I take a deep breath, trying to control the wave of disgust washing over me. "Nothing. Just Ryan being Ryan."

"What does he want?" Amara asks, her voice small. She knows enough about what happened to understand why I might be upset.

"What do you think?" I ask back bitterly. "It's the same shit he said to me two years ago. About how much he loves me. How much he misses me. How everything changed with all the 'unpleasantness'—" I make air quotes with my fingers, "—and how he can't understand why I'd choose Anatoly over him."

"God, fuck that guy." Amara shakes her head. "You want to write him back and tell him to go fuck himself?"

"No," I say. "If I do that, then he wins. He doesn't give a shit about me. He just hates the fact that he doesn't have me. He's looking for a reaction. And I'm not going to give him one."

"Then what are you going to do?" Svetlana asks, leaning forward despite her injuries.

I stand up and walk towards the door.

"I'm going to go find a lighter," I say simply. "And then I'm going to burn it."

I walk downthe hallway with Ryan's letter crumpled in my fist, my jaw clenched so tight it aches. I just need to burn this thing, erase this unwanted intrusion from my life.

As I pass Anatoly's study, I notice the door is slightly ajar, a sliver of warm light spilling into the hallway. I push it open without knocking. It's something I never would have done a few months ago, but now feels as natural as breathing.

Anatoly sits behind his massive desk, sleeves rolled up to his elbows, revealing the tattoos I've traced with my fingertips countless times. He's on the phone, speaking rapid Russian, but when he sees me, he immediately stops mid-sentence. Those piercing blue eyes take me in, and I see his expression shift as he registers something in my face.

"I'll call you back," he says into the phone before hanging up.

For a moment, we just look at each other across the room. I'm still getting used to the way he sees me, really sees me. Not as a tool or a means to an end, but as his wife. As the mother of his child.
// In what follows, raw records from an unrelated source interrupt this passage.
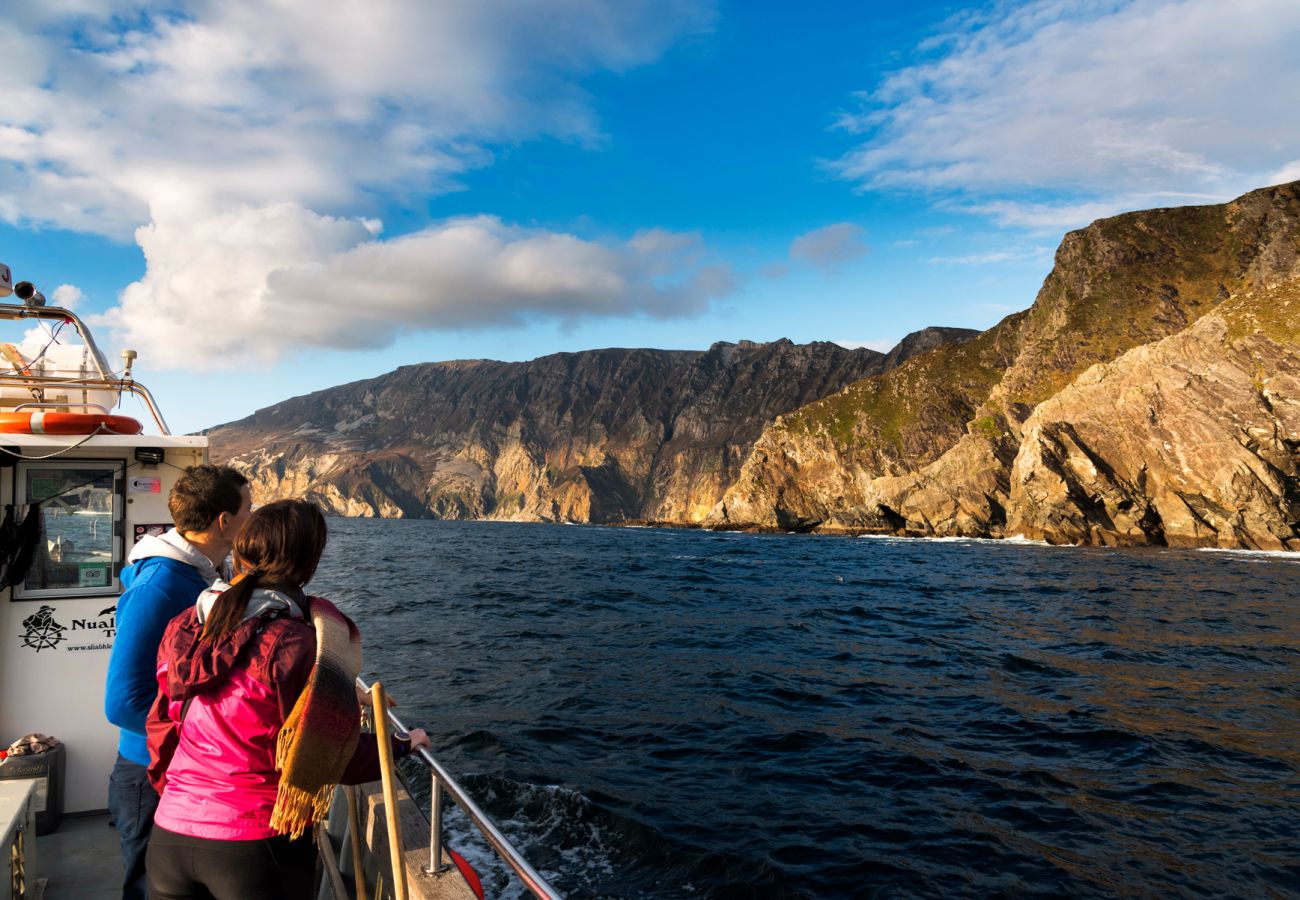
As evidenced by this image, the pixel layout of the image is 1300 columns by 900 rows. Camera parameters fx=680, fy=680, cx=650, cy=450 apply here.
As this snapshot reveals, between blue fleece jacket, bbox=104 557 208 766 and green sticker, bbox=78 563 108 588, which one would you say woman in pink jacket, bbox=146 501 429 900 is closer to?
blue fleece jacket, bbox=104 557 208 766

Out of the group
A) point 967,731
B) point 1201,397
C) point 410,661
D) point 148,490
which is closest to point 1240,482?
point 1201,397

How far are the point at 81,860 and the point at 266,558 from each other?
505 centimetres

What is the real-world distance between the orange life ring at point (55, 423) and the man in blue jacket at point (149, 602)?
10.6ft

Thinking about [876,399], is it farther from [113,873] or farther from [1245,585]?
[113,873]

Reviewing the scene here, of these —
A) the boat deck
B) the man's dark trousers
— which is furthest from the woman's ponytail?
the boat deck

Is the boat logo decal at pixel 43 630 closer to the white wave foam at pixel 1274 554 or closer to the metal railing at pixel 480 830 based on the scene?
the metal railing at pixel 480 830

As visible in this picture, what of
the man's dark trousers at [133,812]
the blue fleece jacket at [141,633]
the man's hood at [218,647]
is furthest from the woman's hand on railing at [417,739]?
the man's dark trousers at [133,812]

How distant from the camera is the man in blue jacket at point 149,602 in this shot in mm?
3398

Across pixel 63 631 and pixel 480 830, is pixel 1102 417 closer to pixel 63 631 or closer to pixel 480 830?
pixel 480 830

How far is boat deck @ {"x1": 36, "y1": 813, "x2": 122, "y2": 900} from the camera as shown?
16.6 feet

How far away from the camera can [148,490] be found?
6.71 meters

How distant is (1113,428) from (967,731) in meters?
82.7

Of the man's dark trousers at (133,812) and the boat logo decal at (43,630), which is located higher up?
the boat logo decal at (43,630)

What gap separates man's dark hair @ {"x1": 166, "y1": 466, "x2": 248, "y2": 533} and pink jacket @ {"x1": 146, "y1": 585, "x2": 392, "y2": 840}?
110cm
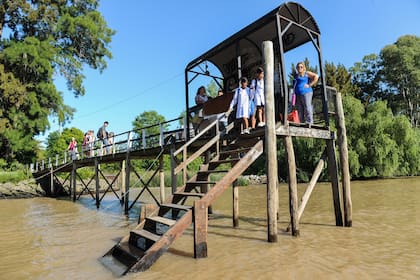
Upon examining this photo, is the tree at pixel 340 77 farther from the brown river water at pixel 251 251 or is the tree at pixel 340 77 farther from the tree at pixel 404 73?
the brown river water at pixel 251 251

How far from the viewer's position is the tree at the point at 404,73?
38219 mm

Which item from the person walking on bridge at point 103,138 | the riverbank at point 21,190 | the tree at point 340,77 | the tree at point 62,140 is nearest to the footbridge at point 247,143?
the person walking on bridge at point 103,138

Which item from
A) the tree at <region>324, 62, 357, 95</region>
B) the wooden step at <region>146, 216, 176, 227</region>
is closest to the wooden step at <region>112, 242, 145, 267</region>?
the wooden step at <region>146, 216, 176, 227</region>

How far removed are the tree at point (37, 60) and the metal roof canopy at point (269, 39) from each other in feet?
62.1

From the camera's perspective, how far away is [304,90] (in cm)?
762

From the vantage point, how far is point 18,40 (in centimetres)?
2591

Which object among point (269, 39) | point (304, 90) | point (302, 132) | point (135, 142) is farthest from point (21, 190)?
point (304, 90)

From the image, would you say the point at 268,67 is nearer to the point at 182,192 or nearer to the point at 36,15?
the point at 182,192

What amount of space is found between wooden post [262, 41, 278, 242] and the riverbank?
21585mm

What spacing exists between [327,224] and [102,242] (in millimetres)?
5450

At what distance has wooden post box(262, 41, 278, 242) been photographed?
641 centimetres

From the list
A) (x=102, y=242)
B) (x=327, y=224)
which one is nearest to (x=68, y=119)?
(x=102, y=242)

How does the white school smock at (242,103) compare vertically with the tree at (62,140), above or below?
below

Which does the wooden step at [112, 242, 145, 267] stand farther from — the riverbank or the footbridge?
the riverbank
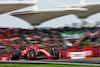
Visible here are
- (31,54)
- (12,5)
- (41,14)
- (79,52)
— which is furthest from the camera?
(41,14)

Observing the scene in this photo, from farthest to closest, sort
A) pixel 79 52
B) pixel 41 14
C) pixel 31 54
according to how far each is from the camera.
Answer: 1. pixel 41 14
2. pixel 79 52
3. pixel 31 54

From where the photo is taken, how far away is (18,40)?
19.8 meters

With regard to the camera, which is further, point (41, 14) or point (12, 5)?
point (41, 14)

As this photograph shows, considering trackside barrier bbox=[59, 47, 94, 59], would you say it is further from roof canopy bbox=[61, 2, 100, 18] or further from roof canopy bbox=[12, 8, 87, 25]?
roof canopy bbox=[61, 2, 100, 18]

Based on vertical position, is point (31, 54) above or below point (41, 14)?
below

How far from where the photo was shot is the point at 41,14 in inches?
1128

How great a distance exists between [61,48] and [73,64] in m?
7.68

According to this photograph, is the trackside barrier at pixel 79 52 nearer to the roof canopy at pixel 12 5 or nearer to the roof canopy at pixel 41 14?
the roof canopy at pixel 12 5

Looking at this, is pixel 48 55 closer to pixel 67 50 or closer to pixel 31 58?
pixel 31 58

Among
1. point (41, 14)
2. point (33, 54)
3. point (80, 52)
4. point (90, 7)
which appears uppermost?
point (90, 7)

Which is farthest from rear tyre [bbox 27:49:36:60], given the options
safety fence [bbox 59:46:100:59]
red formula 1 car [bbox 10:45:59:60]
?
safety fence [bbox 59:46:100:59]

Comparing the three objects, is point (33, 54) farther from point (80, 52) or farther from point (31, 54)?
point (80, 52)

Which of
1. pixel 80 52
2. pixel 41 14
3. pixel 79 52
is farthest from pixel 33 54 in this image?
pixel 41 14

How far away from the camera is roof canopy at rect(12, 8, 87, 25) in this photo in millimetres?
26450
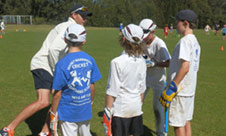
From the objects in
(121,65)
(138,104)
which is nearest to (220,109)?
(138,104)

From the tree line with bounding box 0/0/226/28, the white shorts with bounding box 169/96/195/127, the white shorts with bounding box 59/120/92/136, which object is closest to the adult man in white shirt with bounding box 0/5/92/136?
the white shorts with bounding box 59/120/92/136

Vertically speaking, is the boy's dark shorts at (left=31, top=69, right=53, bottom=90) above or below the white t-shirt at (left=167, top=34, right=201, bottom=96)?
below

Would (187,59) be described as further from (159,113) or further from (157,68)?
(159,113)

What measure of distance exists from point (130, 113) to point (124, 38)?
1002mm

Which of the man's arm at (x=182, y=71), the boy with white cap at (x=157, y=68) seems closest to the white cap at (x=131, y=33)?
the man's arm at (x=182, y=71)

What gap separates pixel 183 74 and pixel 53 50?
2007 mm

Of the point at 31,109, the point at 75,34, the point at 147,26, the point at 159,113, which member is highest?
the point at 147,26

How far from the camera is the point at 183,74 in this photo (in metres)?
3.70

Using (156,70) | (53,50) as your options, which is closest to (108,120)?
(53,50)

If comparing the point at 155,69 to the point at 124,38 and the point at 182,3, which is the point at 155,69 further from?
the point at 182,3

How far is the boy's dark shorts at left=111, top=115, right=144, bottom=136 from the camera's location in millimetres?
3646

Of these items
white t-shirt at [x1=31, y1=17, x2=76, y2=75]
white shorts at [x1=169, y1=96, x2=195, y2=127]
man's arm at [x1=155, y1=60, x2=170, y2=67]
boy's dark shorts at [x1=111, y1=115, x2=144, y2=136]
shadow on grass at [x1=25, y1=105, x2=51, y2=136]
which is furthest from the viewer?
shadow on grass at [x1=25, y1=105, x2=51, y2=136]

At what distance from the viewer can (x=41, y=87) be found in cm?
456

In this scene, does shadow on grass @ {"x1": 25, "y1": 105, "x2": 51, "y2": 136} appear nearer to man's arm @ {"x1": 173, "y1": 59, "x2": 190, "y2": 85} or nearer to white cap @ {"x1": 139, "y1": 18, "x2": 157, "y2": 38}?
white cap @ {"x1": 139, "y1": 18, "x2": 157, "y2": 38}
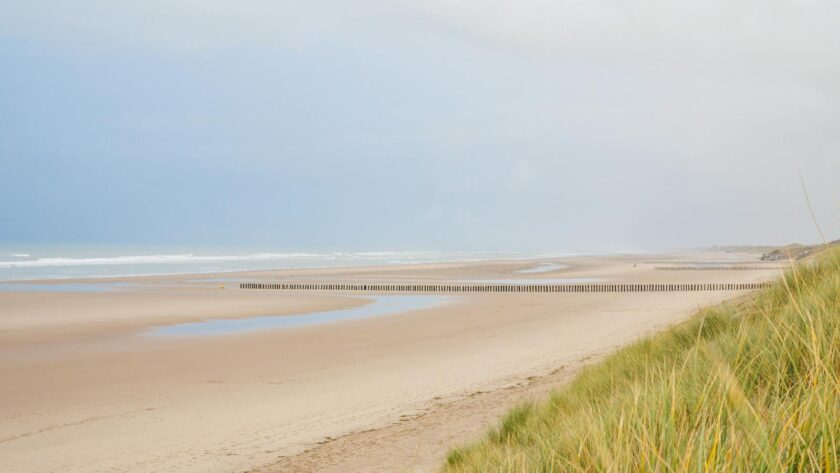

His gaze drops to the crumpled envelope in my hand, and one eyebrow arches slightly.

"Do you have a lighter?" I ask.

He doesn't ask me why I'm asking about it, just reaches into his desk drawer and pulls out a heavy silver lighter. I walk over andtake it from him, our fingers brushing in a way that still sends electricity through my skin.

I smooth out the letter on the edge of his desk, just enough so it will burn properly, and then walk to the nearby fireplace.

"What is that?" Anatoly asks as he stands next to me.

"A letter from Ryan Bennet," I say. "Telling me how much he loves me. How much he misses me."